### Aim:
Copy the entries from the line with "Which of (80,382)" through the last line of the entries, both included, keeping each request intact and shifting every coordinate in the answers by adding 36.

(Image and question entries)
▬▬▬
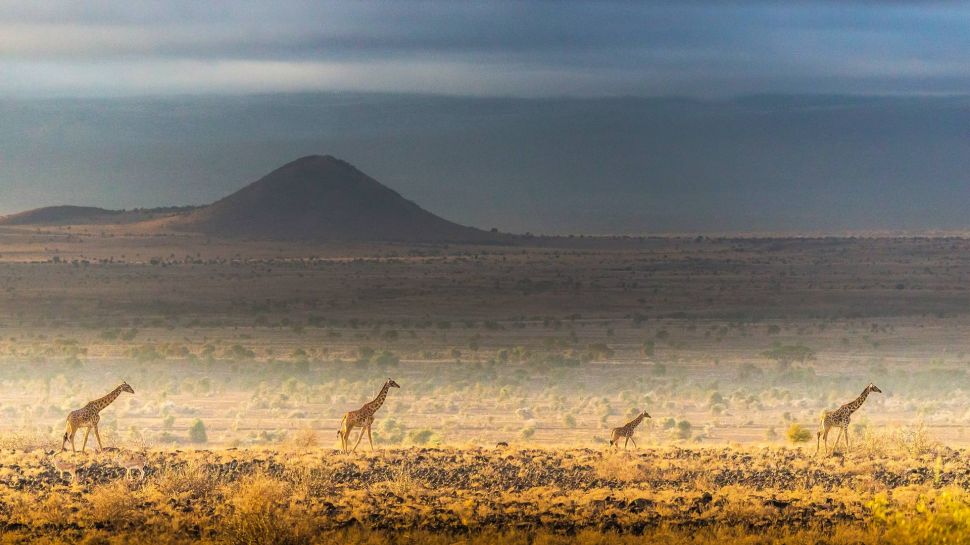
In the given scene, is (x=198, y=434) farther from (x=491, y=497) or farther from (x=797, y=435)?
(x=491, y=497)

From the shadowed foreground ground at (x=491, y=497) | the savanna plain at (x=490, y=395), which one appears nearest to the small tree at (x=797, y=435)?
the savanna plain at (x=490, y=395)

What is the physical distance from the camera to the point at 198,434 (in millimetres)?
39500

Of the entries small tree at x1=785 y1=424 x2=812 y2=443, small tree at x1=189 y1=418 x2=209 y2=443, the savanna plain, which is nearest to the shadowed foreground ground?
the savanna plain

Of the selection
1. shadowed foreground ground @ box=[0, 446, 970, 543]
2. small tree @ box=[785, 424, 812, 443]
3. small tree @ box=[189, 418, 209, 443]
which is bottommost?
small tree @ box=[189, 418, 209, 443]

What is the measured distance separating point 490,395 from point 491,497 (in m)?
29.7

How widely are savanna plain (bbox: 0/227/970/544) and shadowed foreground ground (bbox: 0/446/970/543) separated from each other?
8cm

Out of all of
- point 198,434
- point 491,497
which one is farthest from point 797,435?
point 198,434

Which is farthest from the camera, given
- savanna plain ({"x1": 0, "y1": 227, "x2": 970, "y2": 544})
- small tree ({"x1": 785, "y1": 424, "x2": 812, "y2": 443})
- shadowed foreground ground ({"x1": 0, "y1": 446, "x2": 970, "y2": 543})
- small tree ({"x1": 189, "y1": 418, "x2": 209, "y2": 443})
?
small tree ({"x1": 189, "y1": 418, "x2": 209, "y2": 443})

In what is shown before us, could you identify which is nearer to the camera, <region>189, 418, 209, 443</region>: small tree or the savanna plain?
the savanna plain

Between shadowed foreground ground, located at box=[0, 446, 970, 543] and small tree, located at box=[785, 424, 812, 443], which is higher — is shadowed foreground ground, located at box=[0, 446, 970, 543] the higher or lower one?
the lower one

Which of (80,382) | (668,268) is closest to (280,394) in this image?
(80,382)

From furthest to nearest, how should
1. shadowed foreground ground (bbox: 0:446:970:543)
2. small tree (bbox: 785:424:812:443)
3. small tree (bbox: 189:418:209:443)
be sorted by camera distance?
▬▬▬
### The result:
Which of (80,382) | (668,268) is closest to (280,394) in this image?
(116,418)

From furthest to nearest, how should
1. shadowed foreground ground (bbox: 0:446:970:543)
2. small tree (bbox: 785:424:812:443)
3. small tree (bbox: 189:418:209:443)
be sorted by camera distance?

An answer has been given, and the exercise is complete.